In August, 1833, Snowden Dunhill was seen by another Howden man, who was at Hobart Town, Van Dieman's Land. His account of Dunhill is that he was "a tall, stout man, bent and stooping with suffering and privation more than from natural infirmity, but with the step and assurance of his old self."

The Howden man would not have known Dunhill had not the convict heard his name mentioned, and introduced himself to him: "Ye're one of ——'s sons i' Howden?" in the broadest East Riding Yorkshire. Then, when the stranger answered that he was, Dunhill's eyes filled with tears, and he began to sob.

"In external appearance he was not very much altered. The boisterous and overbearing manners of former years yet remained, unsoftened and unrepressed by the sufferings he had undergone. An habitual stoop had bent down his person, and somewhat taken away from the portly and blustering gait of early life. The small, grey, quick, and piercing eye still retained its cunning and prying character. His dress was much the same as he wore in England."
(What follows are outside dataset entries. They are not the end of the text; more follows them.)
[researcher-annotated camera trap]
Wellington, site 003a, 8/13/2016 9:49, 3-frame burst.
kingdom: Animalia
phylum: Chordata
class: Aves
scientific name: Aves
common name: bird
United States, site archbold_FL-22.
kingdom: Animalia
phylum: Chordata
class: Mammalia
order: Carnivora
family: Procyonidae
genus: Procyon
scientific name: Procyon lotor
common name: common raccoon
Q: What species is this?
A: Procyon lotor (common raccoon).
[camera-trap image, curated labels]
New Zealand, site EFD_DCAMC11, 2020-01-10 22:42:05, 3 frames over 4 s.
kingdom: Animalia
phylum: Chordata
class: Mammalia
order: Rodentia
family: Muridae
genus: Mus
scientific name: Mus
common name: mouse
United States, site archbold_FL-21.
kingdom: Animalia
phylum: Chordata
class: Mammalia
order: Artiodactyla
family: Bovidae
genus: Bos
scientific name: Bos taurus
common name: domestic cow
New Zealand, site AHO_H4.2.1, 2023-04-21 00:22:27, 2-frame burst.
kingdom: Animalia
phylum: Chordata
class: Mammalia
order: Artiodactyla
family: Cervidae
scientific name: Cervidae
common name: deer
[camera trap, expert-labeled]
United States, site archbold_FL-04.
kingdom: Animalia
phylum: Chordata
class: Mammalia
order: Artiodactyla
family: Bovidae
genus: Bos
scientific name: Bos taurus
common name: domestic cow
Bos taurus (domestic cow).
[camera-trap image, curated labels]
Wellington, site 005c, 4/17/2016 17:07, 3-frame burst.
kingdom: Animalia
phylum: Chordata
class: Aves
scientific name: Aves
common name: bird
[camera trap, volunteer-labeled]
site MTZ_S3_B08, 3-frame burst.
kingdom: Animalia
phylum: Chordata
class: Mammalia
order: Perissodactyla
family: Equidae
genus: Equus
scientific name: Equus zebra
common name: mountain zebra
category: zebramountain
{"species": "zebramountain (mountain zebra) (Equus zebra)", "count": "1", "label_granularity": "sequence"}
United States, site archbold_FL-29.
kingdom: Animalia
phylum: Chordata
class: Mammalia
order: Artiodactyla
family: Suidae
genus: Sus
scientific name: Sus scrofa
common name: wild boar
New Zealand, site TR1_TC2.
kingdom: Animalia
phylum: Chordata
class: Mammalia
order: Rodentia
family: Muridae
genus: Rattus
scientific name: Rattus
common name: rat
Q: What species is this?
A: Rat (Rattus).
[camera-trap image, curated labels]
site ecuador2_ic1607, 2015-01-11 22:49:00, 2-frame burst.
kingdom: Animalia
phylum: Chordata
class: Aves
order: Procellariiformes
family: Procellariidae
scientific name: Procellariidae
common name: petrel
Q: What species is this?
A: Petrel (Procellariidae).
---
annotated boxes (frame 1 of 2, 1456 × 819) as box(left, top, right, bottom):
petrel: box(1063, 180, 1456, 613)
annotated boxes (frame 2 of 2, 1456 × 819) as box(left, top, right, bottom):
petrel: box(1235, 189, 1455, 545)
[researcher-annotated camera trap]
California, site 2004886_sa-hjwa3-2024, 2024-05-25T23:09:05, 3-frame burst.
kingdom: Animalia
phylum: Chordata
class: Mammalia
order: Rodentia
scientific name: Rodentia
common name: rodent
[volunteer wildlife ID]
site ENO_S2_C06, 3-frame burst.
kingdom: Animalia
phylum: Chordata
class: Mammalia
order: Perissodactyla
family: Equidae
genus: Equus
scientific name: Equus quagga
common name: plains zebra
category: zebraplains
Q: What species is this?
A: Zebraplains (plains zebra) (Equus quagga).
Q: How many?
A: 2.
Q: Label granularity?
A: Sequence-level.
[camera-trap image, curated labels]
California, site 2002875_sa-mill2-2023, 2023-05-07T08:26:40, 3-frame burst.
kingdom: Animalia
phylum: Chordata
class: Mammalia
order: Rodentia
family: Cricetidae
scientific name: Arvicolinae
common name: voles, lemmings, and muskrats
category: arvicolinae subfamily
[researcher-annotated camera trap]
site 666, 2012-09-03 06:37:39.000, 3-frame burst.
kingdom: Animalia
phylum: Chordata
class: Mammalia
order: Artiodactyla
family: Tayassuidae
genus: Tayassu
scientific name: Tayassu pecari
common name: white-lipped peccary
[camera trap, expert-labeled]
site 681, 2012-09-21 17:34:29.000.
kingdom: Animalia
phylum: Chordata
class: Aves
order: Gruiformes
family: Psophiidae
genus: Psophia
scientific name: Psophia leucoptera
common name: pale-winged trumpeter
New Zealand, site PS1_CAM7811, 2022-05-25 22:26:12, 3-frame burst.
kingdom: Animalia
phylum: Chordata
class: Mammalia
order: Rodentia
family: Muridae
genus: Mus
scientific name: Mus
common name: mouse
Dunhill had received his ticket of freedom at Sydney two or three years before this, and had then removed to Van Dieman's Land, where his wife and daughter were settled.

There is a strange irony in facts. Sally Dunhill, who had been unable to rear one of her own children in morality and honesty, so impressed on the people of Hobart Town that she was a saintly woman by her vociferous prayers and familiarity with Holy Scripture, that she was employed in teaching at a day-school, and was entrusted with the education of children in those paths she had never trodden herself. The residue of her time was spent in making penny pies, which Snowden hawked about the town.

Snowden Dunhill gradually sank into habitual drunkenness, and was suspected of reverting to his old tricks of petty larceny. When he died is not known.